TASK INPUT: Begin

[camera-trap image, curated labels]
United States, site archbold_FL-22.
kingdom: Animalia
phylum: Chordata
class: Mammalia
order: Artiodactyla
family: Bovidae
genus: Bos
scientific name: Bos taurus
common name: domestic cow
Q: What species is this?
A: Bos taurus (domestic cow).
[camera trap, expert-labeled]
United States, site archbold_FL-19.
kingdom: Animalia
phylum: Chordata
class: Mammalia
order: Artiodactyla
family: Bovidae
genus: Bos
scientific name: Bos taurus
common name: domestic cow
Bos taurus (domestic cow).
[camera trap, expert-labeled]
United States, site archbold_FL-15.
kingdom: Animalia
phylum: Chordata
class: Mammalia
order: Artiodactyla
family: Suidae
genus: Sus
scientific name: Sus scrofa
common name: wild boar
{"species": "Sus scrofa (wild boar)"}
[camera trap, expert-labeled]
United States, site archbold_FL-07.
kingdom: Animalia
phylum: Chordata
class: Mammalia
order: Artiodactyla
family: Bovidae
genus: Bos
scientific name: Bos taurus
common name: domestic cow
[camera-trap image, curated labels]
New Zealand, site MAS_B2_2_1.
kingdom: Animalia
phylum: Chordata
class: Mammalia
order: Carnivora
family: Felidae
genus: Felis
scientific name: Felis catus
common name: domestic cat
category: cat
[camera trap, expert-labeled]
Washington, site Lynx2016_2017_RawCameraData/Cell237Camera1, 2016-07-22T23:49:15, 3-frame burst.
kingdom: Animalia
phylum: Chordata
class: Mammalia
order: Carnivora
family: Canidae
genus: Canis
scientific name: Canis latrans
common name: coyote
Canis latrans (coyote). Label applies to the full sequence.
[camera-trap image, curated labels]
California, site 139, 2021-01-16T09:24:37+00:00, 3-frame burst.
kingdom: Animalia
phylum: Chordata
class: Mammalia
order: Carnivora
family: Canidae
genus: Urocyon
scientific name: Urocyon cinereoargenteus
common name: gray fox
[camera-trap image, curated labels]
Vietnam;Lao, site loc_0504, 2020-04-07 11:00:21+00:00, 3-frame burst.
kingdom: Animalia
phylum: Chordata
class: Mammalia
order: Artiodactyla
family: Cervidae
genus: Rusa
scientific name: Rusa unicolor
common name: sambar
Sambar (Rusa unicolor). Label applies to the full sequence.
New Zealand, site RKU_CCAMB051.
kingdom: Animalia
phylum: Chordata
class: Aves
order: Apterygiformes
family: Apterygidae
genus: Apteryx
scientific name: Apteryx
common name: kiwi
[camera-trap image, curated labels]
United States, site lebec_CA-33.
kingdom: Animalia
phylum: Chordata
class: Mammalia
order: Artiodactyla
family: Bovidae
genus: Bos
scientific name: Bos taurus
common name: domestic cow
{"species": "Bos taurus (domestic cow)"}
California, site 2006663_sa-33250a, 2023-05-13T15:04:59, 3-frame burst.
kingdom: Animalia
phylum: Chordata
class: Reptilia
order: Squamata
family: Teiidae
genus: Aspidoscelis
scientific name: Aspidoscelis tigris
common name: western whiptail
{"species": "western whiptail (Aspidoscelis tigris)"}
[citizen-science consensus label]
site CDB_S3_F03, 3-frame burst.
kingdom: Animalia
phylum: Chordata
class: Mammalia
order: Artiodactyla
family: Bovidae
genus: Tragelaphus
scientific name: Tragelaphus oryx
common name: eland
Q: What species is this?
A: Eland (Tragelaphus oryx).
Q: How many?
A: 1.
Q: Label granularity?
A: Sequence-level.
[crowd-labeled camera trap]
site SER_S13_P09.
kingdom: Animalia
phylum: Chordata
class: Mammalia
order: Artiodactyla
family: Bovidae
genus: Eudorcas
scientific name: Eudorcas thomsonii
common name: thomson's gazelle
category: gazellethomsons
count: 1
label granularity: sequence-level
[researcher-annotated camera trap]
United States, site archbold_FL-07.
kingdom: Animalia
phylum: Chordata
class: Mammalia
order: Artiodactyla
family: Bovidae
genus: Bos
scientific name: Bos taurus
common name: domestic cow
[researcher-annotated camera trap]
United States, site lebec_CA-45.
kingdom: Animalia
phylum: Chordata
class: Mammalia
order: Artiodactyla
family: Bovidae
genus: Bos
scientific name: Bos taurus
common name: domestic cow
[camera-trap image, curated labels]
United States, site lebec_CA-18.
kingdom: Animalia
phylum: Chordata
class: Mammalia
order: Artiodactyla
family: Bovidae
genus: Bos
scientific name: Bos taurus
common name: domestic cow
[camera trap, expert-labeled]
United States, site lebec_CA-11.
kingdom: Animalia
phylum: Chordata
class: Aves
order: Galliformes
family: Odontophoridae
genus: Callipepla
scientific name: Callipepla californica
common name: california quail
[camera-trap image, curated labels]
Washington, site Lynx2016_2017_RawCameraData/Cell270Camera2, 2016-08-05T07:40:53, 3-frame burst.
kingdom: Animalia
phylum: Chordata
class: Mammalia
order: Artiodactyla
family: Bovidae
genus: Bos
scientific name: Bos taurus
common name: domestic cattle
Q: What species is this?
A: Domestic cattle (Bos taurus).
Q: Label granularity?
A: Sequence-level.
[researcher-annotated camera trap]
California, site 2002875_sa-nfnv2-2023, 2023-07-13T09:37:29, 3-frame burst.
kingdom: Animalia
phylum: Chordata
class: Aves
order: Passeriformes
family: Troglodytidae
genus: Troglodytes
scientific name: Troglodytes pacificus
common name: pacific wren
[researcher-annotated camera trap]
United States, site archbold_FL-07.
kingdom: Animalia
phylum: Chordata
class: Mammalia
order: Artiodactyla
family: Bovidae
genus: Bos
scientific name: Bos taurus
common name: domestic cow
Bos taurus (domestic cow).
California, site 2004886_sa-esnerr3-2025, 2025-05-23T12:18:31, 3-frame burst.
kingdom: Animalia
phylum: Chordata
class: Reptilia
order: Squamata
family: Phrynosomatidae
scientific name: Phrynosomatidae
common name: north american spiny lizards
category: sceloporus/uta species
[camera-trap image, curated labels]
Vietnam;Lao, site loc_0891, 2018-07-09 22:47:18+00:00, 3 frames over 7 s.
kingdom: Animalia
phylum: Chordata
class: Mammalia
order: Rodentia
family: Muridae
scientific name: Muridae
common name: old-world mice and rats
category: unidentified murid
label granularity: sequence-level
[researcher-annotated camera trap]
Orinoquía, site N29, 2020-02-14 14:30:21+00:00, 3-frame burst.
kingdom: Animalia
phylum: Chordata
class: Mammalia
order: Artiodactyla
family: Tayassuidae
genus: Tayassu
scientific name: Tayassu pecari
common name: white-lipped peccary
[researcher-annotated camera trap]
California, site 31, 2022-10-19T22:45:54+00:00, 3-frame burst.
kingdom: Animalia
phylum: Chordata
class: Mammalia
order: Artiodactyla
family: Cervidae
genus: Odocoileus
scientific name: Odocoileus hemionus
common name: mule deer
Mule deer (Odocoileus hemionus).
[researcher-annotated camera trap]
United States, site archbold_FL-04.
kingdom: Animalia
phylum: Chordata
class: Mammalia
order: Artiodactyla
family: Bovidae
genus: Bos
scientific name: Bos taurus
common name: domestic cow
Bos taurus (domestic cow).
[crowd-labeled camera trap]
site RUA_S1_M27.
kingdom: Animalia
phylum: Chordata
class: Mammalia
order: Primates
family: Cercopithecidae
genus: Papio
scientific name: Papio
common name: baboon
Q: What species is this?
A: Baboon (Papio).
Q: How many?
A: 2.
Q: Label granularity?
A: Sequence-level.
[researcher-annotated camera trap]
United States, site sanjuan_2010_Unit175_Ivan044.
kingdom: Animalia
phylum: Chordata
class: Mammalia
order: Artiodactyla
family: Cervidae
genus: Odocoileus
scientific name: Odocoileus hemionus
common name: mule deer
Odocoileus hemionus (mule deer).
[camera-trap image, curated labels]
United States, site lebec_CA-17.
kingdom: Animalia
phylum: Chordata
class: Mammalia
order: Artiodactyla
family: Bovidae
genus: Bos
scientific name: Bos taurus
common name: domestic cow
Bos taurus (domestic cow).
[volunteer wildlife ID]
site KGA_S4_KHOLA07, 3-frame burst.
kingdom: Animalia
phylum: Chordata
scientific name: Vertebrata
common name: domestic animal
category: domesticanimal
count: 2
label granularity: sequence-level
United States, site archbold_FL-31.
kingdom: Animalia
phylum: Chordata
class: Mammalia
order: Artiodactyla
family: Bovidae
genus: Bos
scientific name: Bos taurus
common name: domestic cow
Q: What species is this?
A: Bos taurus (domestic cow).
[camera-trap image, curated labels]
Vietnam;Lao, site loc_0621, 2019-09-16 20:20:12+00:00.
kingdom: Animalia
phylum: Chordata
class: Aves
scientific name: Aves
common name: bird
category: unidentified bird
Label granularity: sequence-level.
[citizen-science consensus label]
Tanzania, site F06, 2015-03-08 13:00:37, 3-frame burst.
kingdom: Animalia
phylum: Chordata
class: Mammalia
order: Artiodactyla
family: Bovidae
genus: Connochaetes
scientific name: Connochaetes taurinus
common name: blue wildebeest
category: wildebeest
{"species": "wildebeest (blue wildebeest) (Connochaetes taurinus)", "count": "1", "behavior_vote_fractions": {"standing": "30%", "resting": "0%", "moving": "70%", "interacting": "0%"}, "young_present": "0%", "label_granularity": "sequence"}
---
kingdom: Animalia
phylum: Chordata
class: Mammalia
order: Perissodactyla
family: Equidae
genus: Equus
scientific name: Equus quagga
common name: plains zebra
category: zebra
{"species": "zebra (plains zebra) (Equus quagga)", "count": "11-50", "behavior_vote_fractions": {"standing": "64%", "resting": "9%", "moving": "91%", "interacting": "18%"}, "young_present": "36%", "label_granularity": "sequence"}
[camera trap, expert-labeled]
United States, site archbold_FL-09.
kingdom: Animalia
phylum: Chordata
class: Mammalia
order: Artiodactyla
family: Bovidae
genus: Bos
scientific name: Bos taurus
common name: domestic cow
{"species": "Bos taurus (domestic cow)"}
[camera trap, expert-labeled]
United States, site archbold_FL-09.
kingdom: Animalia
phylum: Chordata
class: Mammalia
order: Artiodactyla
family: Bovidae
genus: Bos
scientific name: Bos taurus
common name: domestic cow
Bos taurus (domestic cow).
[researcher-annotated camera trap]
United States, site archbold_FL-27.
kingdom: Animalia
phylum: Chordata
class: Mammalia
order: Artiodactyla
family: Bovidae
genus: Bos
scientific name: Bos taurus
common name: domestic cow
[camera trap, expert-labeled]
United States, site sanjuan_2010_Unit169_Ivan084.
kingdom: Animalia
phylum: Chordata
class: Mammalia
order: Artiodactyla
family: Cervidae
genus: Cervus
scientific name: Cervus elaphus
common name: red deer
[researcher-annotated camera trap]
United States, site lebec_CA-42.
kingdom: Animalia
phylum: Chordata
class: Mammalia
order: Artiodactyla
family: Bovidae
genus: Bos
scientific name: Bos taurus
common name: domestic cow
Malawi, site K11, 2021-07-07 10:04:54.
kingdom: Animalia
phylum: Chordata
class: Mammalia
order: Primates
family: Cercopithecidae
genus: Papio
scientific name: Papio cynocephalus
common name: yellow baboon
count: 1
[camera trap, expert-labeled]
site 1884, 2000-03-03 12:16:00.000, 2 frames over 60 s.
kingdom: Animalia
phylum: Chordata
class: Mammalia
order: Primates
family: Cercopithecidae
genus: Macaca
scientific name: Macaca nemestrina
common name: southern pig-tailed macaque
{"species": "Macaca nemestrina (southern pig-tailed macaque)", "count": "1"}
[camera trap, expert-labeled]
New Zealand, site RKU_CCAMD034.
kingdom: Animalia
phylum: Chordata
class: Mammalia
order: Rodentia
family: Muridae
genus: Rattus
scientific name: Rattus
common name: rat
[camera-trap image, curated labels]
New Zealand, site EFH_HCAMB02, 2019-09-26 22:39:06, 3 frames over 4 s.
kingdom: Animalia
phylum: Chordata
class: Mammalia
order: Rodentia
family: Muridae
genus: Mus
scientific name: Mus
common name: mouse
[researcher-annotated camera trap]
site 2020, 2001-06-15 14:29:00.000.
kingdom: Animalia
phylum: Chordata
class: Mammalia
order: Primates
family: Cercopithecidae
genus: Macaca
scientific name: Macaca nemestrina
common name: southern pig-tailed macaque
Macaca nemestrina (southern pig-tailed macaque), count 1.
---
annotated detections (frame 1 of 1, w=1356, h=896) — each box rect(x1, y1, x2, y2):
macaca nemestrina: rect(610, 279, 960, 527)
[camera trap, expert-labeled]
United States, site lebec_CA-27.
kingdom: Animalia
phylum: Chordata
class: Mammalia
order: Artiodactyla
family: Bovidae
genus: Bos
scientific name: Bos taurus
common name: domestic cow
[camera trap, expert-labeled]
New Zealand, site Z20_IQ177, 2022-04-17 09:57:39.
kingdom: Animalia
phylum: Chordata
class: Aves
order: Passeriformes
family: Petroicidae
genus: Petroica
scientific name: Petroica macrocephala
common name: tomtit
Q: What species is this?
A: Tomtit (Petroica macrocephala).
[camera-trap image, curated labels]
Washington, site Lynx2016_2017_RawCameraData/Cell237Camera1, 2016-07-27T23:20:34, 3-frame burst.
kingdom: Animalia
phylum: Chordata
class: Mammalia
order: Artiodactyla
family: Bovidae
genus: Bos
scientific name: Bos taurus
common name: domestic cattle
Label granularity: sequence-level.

TASK INPUT: End

TASK GOAL. Each line in the material with "Vietnam" in it must be reported.

TASK RESPONSE.
Vietnam;Lao, site loc_0504, 2020-04-07 11:00:21+00:00, 3-frame burst.
Vietnam;Lao, site loc_0891, 2018-07-09 22:47:18+00:00, 3 frames over 7 s.
Vietnam;Lao, site loc_0621, 2019-09-16 20:20:12+00:00.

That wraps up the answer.